Organizations like CMS also shape health priorities in determining which “quality measures”–specific aspects of care evaluated by regulators to assess safety and care value–are used when reviewing health outcomes. By developing a specific quality measure for mobility, CMS could incentivize hospitals, staff, and providers to prevent loss of mobility even more proactively.

Recommendation 6: Reframe the current regulatory focus on falls in acute care to a focus on safe mobility.

The current focus on preventing falls at all costs has led to unintended consequences that may actually impede efforts to protect and preserve mobility. AGS experts recommend reconsidering falls as an indicator of quality care in the absence of a corresponding measure to assess mobility more fully.

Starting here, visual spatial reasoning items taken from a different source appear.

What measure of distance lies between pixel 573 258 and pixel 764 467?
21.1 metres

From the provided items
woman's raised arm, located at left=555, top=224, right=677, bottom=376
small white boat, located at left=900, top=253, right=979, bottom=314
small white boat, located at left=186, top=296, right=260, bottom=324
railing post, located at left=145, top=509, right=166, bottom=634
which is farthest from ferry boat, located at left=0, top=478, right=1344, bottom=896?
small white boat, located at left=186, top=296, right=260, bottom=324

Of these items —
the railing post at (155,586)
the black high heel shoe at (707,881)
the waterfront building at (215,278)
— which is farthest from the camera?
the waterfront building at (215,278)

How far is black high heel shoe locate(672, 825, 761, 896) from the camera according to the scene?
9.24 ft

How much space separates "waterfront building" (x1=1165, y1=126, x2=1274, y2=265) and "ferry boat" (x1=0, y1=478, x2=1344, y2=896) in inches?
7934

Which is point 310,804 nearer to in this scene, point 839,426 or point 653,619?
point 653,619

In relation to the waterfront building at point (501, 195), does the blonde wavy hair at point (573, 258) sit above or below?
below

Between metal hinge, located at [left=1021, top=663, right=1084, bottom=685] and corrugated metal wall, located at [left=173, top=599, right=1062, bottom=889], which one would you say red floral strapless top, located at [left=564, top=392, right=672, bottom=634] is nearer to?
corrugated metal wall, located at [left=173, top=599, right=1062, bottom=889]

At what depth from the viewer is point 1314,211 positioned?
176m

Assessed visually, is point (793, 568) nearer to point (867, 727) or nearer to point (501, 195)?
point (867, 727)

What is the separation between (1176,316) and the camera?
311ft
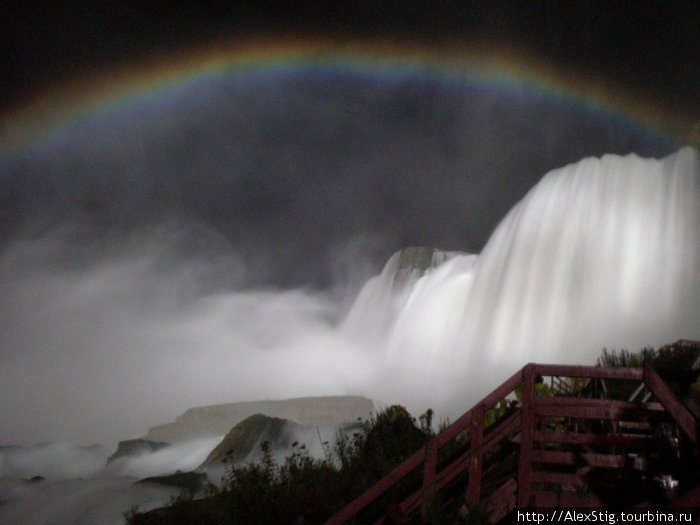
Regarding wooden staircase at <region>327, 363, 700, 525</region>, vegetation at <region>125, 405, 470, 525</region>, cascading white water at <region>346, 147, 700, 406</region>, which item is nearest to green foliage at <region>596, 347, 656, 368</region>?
cascading white water at <region>346, 147, 700, 406</region>

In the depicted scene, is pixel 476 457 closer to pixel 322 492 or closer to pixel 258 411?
pixel 322 492

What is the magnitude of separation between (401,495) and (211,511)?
3.35 m

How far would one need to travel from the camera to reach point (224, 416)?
65.1 meters

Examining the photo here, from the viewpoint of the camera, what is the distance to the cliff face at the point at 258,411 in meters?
54.8

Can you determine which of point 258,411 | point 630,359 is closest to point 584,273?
point 630,359

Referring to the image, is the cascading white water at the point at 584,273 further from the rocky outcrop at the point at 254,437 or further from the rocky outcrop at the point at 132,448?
the rocky outcrop at the point at 132,448

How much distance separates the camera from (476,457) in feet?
23.0

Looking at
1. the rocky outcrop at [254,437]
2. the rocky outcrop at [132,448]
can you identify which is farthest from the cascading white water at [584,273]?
the rocky outcrop at [132,448]

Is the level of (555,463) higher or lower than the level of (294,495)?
higher

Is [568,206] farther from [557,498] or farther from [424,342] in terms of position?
[557,498]

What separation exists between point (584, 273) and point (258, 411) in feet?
150

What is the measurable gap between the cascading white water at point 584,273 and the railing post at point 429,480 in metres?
18.2

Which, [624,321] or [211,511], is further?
[624,321]

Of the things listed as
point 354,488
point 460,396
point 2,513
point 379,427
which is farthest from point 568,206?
point 2,513
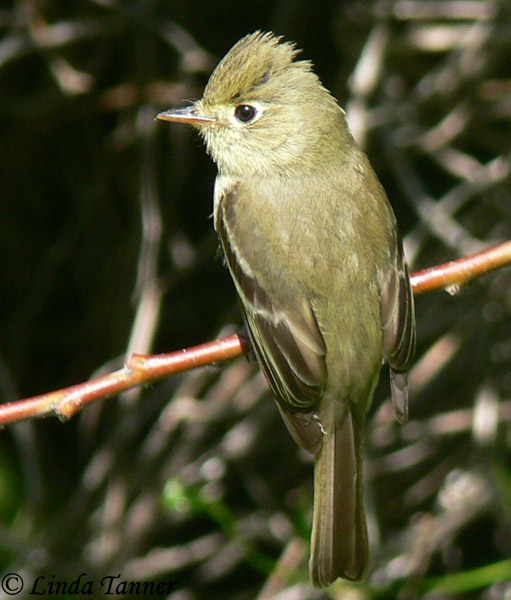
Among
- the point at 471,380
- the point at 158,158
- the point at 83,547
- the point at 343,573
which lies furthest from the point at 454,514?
the point at 158,158

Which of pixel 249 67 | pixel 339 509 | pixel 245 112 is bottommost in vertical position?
pixel 339 509

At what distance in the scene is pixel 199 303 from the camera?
458cm

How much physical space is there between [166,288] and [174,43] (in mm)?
1068

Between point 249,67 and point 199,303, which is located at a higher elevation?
point 249,67

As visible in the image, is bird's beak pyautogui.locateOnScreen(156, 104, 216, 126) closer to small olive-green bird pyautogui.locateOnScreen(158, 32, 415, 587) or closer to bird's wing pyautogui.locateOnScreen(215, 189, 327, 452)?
small olive-green bird pyautogui.locateOnScreen(158, 32, 415, 587)

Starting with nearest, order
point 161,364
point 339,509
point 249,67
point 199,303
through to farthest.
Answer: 1. point 161,364
2. point 339,509
3. point 249,67
4. point 199,303

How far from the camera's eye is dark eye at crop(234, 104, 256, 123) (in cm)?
307

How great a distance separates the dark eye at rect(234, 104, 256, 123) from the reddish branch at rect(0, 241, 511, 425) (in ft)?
2.64

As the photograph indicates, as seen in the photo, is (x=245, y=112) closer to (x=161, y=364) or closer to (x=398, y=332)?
(x=398, y=332)

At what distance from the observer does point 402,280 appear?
275 centimetres

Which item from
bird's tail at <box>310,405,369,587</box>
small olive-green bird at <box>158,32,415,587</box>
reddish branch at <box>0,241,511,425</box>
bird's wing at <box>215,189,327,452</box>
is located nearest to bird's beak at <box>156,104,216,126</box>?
small olive-green bird at <box>158,32,415,587</box>

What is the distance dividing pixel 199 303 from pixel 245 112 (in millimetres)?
1658

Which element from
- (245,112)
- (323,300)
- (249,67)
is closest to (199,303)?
(245,112)

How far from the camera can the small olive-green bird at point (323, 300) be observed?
8.59 ft
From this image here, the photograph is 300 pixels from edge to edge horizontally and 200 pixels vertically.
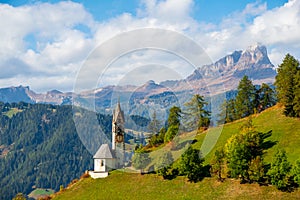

Recommendation 7: Develop resources for acute-care providers.

Organizations like the AGS and its stakeholders have also been encouraged to create new tools, processes, and strategies to assist healthcare professionals and hospitals with implementing mobility assessments and interventions. Putting together such resources will represent a critical step forward for the field.

The AGS white paper, “The Case for Mobility Assessment in Hospitalized Older Adults” is available for free from JAGS at https://onlinelibrary.wiley.com/doi/full/10.1111/jgs.15595.

AGS ACTION POINTS

  • Though being able to maintain mobility is a top priority for many older adults facing a hospital stay, mobility still is not a widely recognized outcome when we look at quality of care.
  • Specific strategies identified by AGS experts for fostering greater attention to mobility assessment include (1) promoting its assessment in hospitals and health systems, (2) advocating for more mobility research funding, (3) developing consensus on mobility assessment standards, (4), working to minimize the burden of mobility assessment, (5) evaluating the feasibility of a mobility quality measure, (6) reframing the current regulatory focus on falls versus mobility, and (7) developing mobility-assessment resources to help healthcare providers.